Source extract:
Content starts

Data Collection
How Sentry Analytics collects and processes data from multiple sources.
📊 Data Sources
| Source | Data Type | Method | Update Frequency |
|---|---|---|---|
| Kununu | Employee reviews | Web scraping | On-demand |
| Business reviews | Places API | On-demand | |
| Discussions | Reddit API | On-demand | |
| Indeed | Job vacancies | Web scraping | On-demand |
🔧 Scraping Architecture
User Request → Smart Search → Scraping Queue → 4 Parallel Jobs → Database
↓
┌─────────┴─────────┐
↓ ↓ ↓ ↓
Kununu Google Reddit Indeed
↓ ↓ ↓ ↓
└─────────┬─────────┘
↓
Sentiment Analysis (AI)
↓
Topic Extraction (ABSA)
↓
Trust Score Calculation
1. Kununu Scraper
Purpose: Employee reviews from DACH region
Data Collected
- Review title and text
- Rating (1-5 stars)
- Pros and cons
- Job role and location
- Review date
Technology
- Selenium with undetected-chromedriver
- Anti-bot: delays, user-agent rotation
- Rate: ~100 reviews/minute
2. Google Reviews
Purpose: Customer/employer reviews from Google Maps
Data Collected
- Reviewer name
- Rating (1-5 stars)
- Review text
- Date
Technology
- Google Places API (official)
- Rate: 50 requests/day (free tier)
- Cached 24 hours
3. Reddit Scraper
Purpose: Company discussions and sentiment
Data Collected
- Post title and body
- Comments
- Upvotes/score
- Subreddit source
- Date
Subreddits
- r/jobs, r/careerguidance
- r/cscareerquestions
- r/germany (DACH companies)

Content ends

Input data:
Content starts

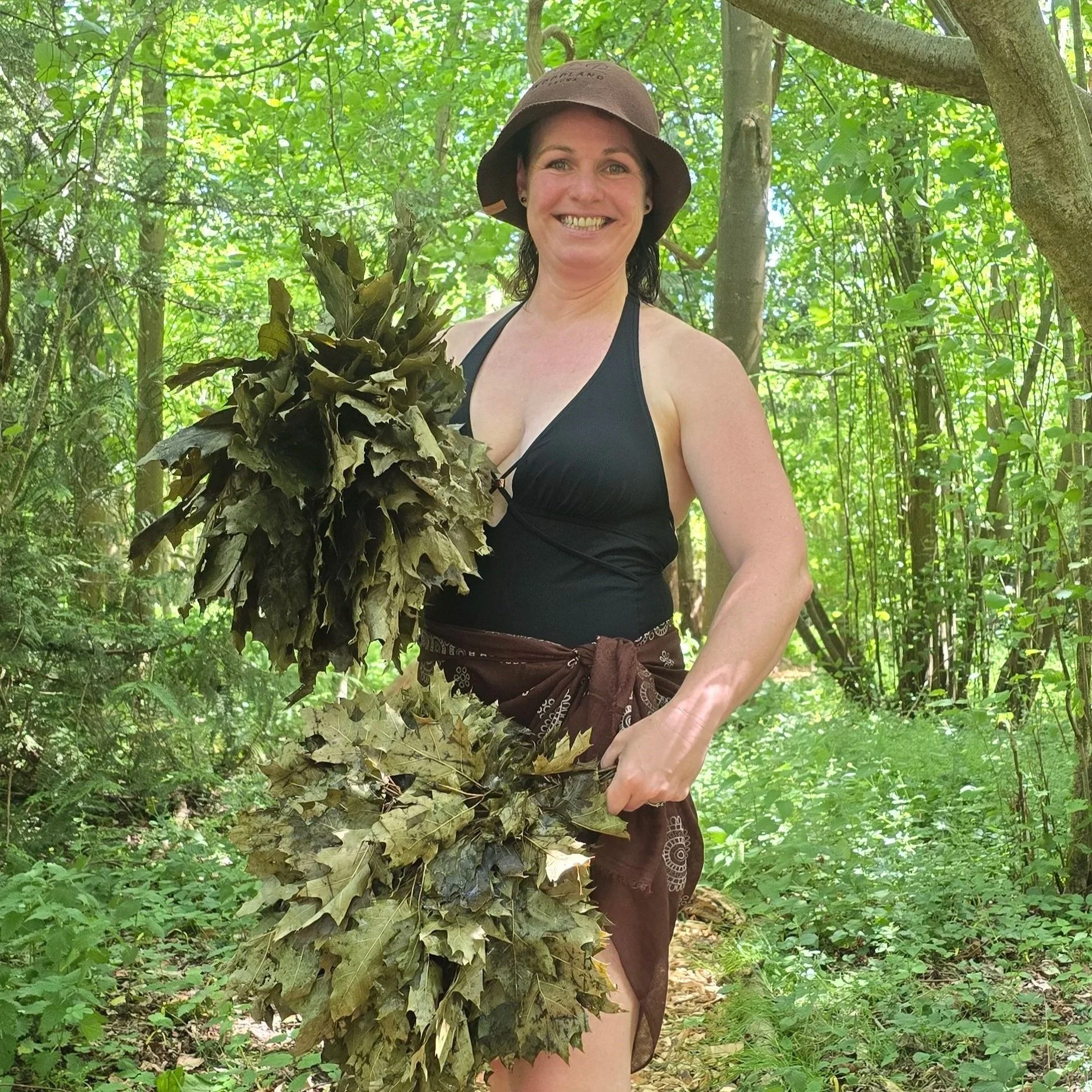 Sauna Master Chantelle in woodland holding 2 oak leaf whisks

Content ends

The problem: Reproduce the Data Collection page above in full, word for word, from its title through the last subreddit listed.

Result below:
Data Collection
How Sentry Analytics collects and processes data from multiple sources.
📊 Data Sources
| Source | Data Type | Method | Update Frequency |
|---|---|---|---|
| Kununu | Employee reviews | Web scraping | On-demand |
| Business reviews | Places API | On-demand | |
| Discussions | Reddit API | On-demand | |
| Indeed | Job vacancies | Web scraping | On-demand |
🔧 Scraping Architecture
User Request → Smart Search → Scraping Queue → 4 Parallel Jobs → Database
↓
┌─────────┴─────────┐
↓ ↓ ↓ ↓
Kununu Google Reddit Indeed
↓ ↓ ↓ ↓
└─────────┬─────────┘
↓
Sentiment Analysis (AI)
↓
Topic Extraction (ABSA)
↓
Trust Score Calculation
1. Kununu Scraper
Purpose: Employee reviews from DACH region
Data Collected
- Review title and text
- Rating (1-5 stars)
- Pros and cons
- Job role and location
- Review date
Technology
- Selenium with undetected-chromedriver
- Anti-bot: delays, user-agent rotation
- Rate: ~100 reviews/minute
2. Google Reviews
Purpose: Customer/employer reviews from Google Maps
Data Collected
- Reviewer name
- Rating (1-5 stars)
- Review text
- Date
Technology
- Google Places API (official)
- Rate: 50 requests/day (free tier)
- Cached 24 hours
3. Reddit Scraper
Purpose: Company discussions and sentiment
Data Collected
- Post title and body
- Comments
- Upvotes/score
- Subreddit source
- Date
Subreddits
- r/jobs, r/careerguidance
- r/cscareerquestions
- r/germany (DACH companies)